▶ [REQUIRED WORK]
1. In the Matrix Reloaded review, transcribe everything from "So what do we" down to "all that much.".
2. Shorten the paragraph of the Matrix Reloaded review that begins "In other words, at least some fanatics" and keep its main facts.

▶ [TEXT SEGMENT]
begin

So what do we learn in Andy and Larry Wachowski's second installment about the war between the human race and the machines that keep 99 percent of humanity imprisoned and enslaved, keep it living out "real life" in a highly sophisticated set of software programs whose simulated world strongly resembles, well, Western civilization circa right now? Of course I shouldn't tell you anything at all about what we learn, or even drop any hints -- and the Wachowskis have made that task easier, because the real answer to the question is: not all that much.

"The Matrix Reloaded"

Written and directed by Andy Wachowski and Larry Wachowski
Starring Keanu Reeves, Laurence Fishburne, Carrie-Anne Moss, Hugo Weaving, Jada Pinkett Smith, Gloria Foster

"The Matrix Reloaded" is a defiant middle-chapter movie, maybe even more so than Peter Jackson's "The Lord of the Rings: The Two Towers." It begins with no prologue or back-story whatsoever and ends on a virtual cliffhanger. (If you're new to the series, take the red pill and watch the first movie first. Remember: There is no spoon.) In between -- and in between the mind-blowing action scenes and special-effects set pieces, which, if they can't possibly match the revolutionary impact of the 1999 original, outdo it in terms of sheer spectacle -- the Wachowskis give us a hell of a lot more questions than they do answers.

In other words, at least some fanatics will be disappointed in "The Matrix Reloaded," despite the freeway chase sequence that lasts almost a quarter of an hour, the awesome teahouse fight scene that pays homage to all the classic kung fu movies the Wachowskis have undoubtedly absorbed or the hand-to-hand combat between Neo (Keanu Reeves) and a clone army generated by the nefarious, and increasingly mysterious, Agent Smith (Hugo Weaving). On the whole, the Matrix saga seems to be moving in the direction of doubt rather than quasi-religious certainty, toward becoming a metaphysical puzzler rather than a clear-cut fable of salvation and redemption.

Maybe that's why I found "The Matrix Reloaded" so exhilarating. It's a sadder, wiser, more grown-up movie than its predecessor. It was made, one might almost say, for a sadder, wiser, more grown-up world. (Remember that in the first film Agent Smith refers to the band of renegades led by Laurence Fishburne's Morpheus as "the world's most dangerous terrorists.") More than that, it introduces a startling new sense of humanity and passion into the Matrix saga. It's not fair to suggest the Wachowskis ever seemed like cold filmmakers, exactly; their passion for moviemaking and storytelling, their desire to thrill an audience without condescending to it, were always obvious. But in "The Matrix Reloaded" they take the time to show us what Neo and his tough-babe squeeze Trinity (Carrie-Anne Moss) and über-cool guide/guru Morpheus and the rest of the human rebels battling against the technocratic enslavement of the Matrix are fighting for. It's not the awesome designer leathers and sunglasses, the Porsches and Ducati bikes; as cool as those things may seem, they exist in the Matrix, which is to say they don't really exist at all.

end

▶ [INFORMATION SUPPLIED]
begin

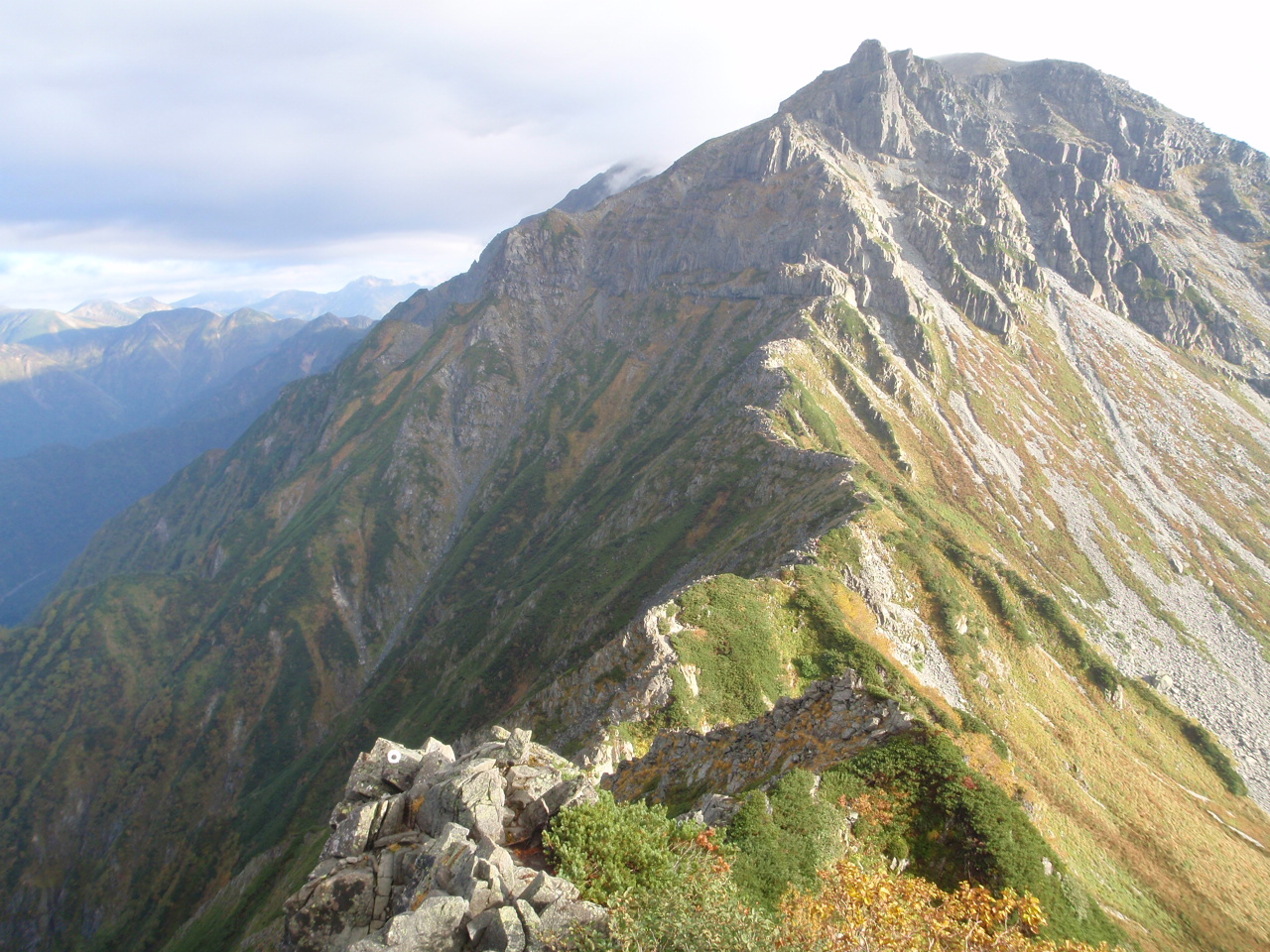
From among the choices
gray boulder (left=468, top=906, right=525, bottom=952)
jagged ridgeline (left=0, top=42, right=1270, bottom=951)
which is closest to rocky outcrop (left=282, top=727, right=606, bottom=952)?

end

▶ [RESPONSES TO THE EXERCISE]
1.
So what do we learn in Andy and Larry Wachowski's second installment about the war between the human race and the machines that keep 99 percent of humanity imprisoned and enslaved, keep it living out "real life" in a highly sophisticated set of software programs whose simulated world strongly resembles, well, Western civilization circa right now? Of course I shouldn't tell you anything at all about what we learn, or even drop any hints -- and the Wachowskis have made that task easier, because the real answer to the question is: not all that much.

2. Some devoted fans may be let down by "The Matrix Reloaded." That holds even with three big action scenes: a freeway chase lasting almost a quarter of an hour, a teahouse fight that honors classic kung fu movies, and Neo (Keanu Reeves) fighting a clone army made by the increasingly mysterious Agent Smith (Hugo Weaving). Overall, the Matrix saga is moving toward doubt rather than near-religious certainty. It is becoming a metaphysical puzzle rather than a clear-cut story of salvation and redemption.